◆ GESTELLTE AUFGABE: Aus welcher Zeitung stammten laut dem Text über den Börsenverein die Rezensionen, die der Onlinehändler buch.de abgedruckt hatte?

◆ VORLIEGENDER TEXT:
================

Börsenverein vergrätzt: doofes Urheberrecht ist doof
Der Onlinehändler buch.de hatte Rezensionen aus der FAZ ganz oder teilweise abgedruckt, die Zeitung war dagegen gerichtlich vorgegangen. Nun hätte man annehmen können, dass der Fall eindeutig ist: das Urheberrecht liegt beim Autoren, das Verwertungsrecht (vermutlich via total buyout des Urhebers, wie in der Zeitungsbranche üblich) liegt bei der FAZ. Doch beim Branchenverband sah man das anders. Ein Gerichtsurteil trieb dem Börsenverein (mir gegenüber haben Autoren neulich geäußert, dass man ihn spaßeshalber inzwischen auch den »Bösenverein« nennt) seine Flausen aus. Das Urteil ist eindeutig – und auf der Webseite des Börsenblattes zeigt man sich ob des nicht unerwarteten Ergebnisses (Urheberrechtsverstoß, Ordnungsgeldes in Höhe von 250000 Euro, alternativ Haft) maulig. Denn:
Bedauerlich ist, dass das symbiotische Miteinander von Buch- und Presseverlagen bei der Verwendung von Rezensionen nach diesem Urteil faktisch aufgekündigt ist.

================

◆ AUFGEFÜHRTE EINTRÄGE:

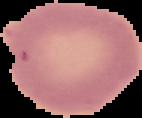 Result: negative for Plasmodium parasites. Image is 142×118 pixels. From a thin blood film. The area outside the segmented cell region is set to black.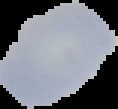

================

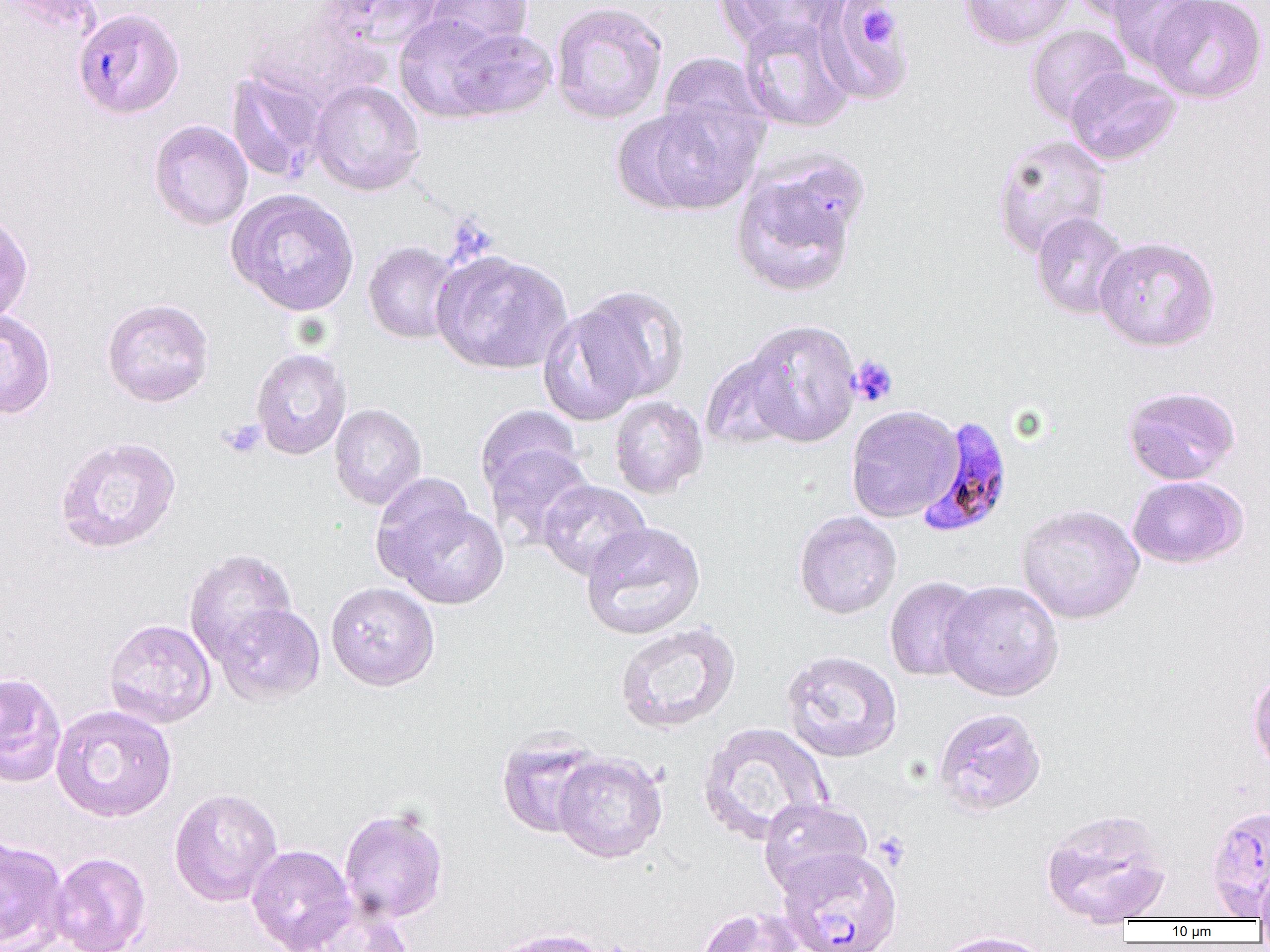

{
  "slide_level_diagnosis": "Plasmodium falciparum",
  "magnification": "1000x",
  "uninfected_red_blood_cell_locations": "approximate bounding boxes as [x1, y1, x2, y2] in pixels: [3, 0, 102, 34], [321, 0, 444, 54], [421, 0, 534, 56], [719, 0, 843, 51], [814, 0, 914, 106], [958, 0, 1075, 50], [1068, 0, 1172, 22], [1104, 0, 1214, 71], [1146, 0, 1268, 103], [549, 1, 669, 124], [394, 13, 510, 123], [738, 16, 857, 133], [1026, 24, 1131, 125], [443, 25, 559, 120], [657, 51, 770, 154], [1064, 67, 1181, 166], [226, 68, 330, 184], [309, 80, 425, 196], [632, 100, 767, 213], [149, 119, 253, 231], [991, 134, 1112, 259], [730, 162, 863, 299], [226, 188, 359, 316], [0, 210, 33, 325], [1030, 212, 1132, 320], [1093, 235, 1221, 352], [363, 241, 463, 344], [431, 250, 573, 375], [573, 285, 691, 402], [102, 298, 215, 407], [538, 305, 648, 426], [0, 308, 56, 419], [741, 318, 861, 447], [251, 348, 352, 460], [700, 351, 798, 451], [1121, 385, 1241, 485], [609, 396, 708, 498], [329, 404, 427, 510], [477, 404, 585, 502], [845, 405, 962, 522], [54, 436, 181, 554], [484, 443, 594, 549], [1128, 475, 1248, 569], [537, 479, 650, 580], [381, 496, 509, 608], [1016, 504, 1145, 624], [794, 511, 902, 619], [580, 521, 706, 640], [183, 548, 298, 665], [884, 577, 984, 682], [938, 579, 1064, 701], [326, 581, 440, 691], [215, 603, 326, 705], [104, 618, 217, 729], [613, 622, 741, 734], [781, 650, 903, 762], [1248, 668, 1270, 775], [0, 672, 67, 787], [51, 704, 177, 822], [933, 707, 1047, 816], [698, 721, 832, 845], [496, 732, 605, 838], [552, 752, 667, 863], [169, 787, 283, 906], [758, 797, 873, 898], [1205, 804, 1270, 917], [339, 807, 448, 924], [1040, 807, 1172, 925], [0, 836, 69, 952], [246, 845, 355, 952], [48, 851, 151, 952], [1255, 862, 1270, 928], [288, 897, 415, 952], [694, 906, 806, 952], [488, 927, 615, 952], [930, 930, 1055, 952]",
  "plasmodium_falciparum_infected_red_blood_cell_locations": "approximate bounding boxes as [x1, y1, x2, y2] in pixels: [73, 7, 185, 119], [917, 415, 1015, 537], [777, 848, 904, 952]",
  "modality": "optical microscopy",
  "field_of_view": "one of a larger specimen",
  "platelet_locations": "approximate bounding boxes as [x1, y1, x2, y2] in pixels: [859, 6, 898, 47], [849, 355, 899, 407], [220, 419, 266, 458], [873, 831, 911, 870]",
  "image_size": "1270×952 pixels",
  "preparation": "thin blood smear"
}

================

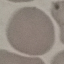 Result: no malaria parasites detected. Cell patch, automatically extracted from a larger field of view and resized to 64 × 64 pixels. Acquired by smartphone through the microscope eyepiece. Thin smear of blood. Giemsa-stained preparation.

================

◆ LÖSUNG: Aus der FAZ; buch.de hatte sie ganz oder teilweise abgedruckt.